Crime-riddled neighbourhoods will be released from the grip of the criminal gangs that control them - paving the way for residents to take back control of their own streets.
That is the key message from the new man in charge of policing South Yorkshire's neighbourhoods who has vowed to put bobbies back on the beat, smash rogue gangs making residents' lives hell and to put those responsible behind bars.
Tough-talking David Hartley has just been promoted to assistant chief constable for South Yorkshire Police and has been tasked with bringing about a return to traditional neighbourhood policing that will see more officers patrolling the streets.
And in an exclusive interview with The Star at the police headquarters in Carbrook, he wasted no time in delivering a hardline ultimatum to the city's criminal underworld.
He said: "We are getting more officers back out on the beat like it used to be."
His top policing priorities are:-
*Introducing more bobbies on the beat
*Focusing more officers in the most crime-hit areas
*Smashing criminal gangs that cause long term problems, and
*Working with the community to put an end to 'cycles of crime' passed down through generations.
Last year chief constable Stephen Watson admitted millions of pounds worth of cuts to police budgets - meaning there are around 600 less officers now than in 2010 - had led to the force 'losing touch with communities'. He vowed to make changes to get police back out there as the recognisable face of justice in our towns and cities.
Now, ACC Hartley is the man in the hot seat charged with leading the neighbourhood policing revolution.
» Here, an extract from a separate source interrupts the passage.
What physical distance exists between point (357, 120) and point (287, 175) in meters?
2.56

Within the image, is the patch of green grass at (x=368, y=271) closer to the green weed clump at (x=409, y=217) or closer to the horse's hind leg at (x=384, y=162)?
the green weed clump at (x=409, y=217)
And he accepts he has got his hands full.
"This is going to be a big change, no doubt."
He accepted the current local policing system has largely not worked and that is why they are changing it.
"The way it is now we have blue light response officers who respond to emergencies based centrally around major police stations.
"We want to change that and get those officers and CID departments based in police teams locally out in communities investigating robberies, burglaries, etc. Within these teams we want to expand the number of neighbourhood officers."
South Yorkshire Police has around 2400 uniformed officers, 1500 of which are dedicated to responding to emergencies.
ACC Hartley said there was an 'imbalance' between response officers and neighbourhood officers which would be addressed in the new model.
"The idea is to reduce the number of response officers and increaese the number of neighbourhood officers. There will also be training for staff so they can be flexible between response, neighbourhood policing and investigations."
He believes moving more resources into prevention rather than reacting to problems will pay off in the long run.
"We accept that there may be a slight spike in incidents when the changes first come in, but please bear with us. If we can tackle problems downstream before they become major problems upstream then there will be less need for the emergency response element. We want to solve the underlying issues so we get long-term results."
The force will also be working more closely with other agencies, such as education and housing officers, community groups and youth workers.
"We want to have all different agencies - police, council, fire service - under one roof out in communities. So we will look at our existing police stations and also at other public buildings that we could base ourselves in."
He gave an example of how this might work in practice.
"So if you have a lad aged 14 who has fell in with a criminal gang, under the old model he might be just criminalised. But now with young people who are repeat offenders we will look at offering more educational support and help with their home life through the new neighbourhood teams so we can get long-term change instead of this cycle of crime continuing."
The force will also be embracing new technology.
He said: "We accept that just asking people to ring up 101 is perhaps outdated. In December we will be introducing an app so people can report crimes more easily, and we will be training officers to engage more with the public on Twitter and Facebook.
"Our teams will also have tablets so they can take statements and do other important tasks right from the scene."
He said the force does not have the resources to recruit and flood communities with new officers, but police will be "making the most out of what we have got."
ACC Hartley said there will be a review of where police are needed most across the county and then the teams will be deployed to those communities.
"If we discover one town or village has hardly any crime but a lot of officers covering that patch, then some of them they may be taken away and put into communities that need them more."
He said neighbourhood officers have already been deployed to areas of concern, including tackling a rising tide of anti-social behaviour in Edlington, Doncaster and response to concerns about gangs and gun crime in Shiregreen and Southey in Sheffield.
But he stressed introducing the new model will take time. Senior officers will be attending public meeting across South Yorkshire in the coming months to listen to residents concerns and 'build up a picture' of where officers are needed most. There are 12 of these meetings scheduled in the next several weeks with more planned. ACC Hartley said the new model should be fully rolled out by the end of this year.
"We are building up a picture of where we need to be. The local policing teams will be renamed and some of our officer titles will be renamed in plain English so people know who their local beat bobbies are."
ACC Hartley said it was 'not a myth' that there are less beat bobbies now than the days when he used to patrol the city centre as a young constable in the early 1990s.
But he added: "We are taking the best bits from the past and embracing new technology for a fresh approach. It will take time, but the long term benefits will be there for all to see."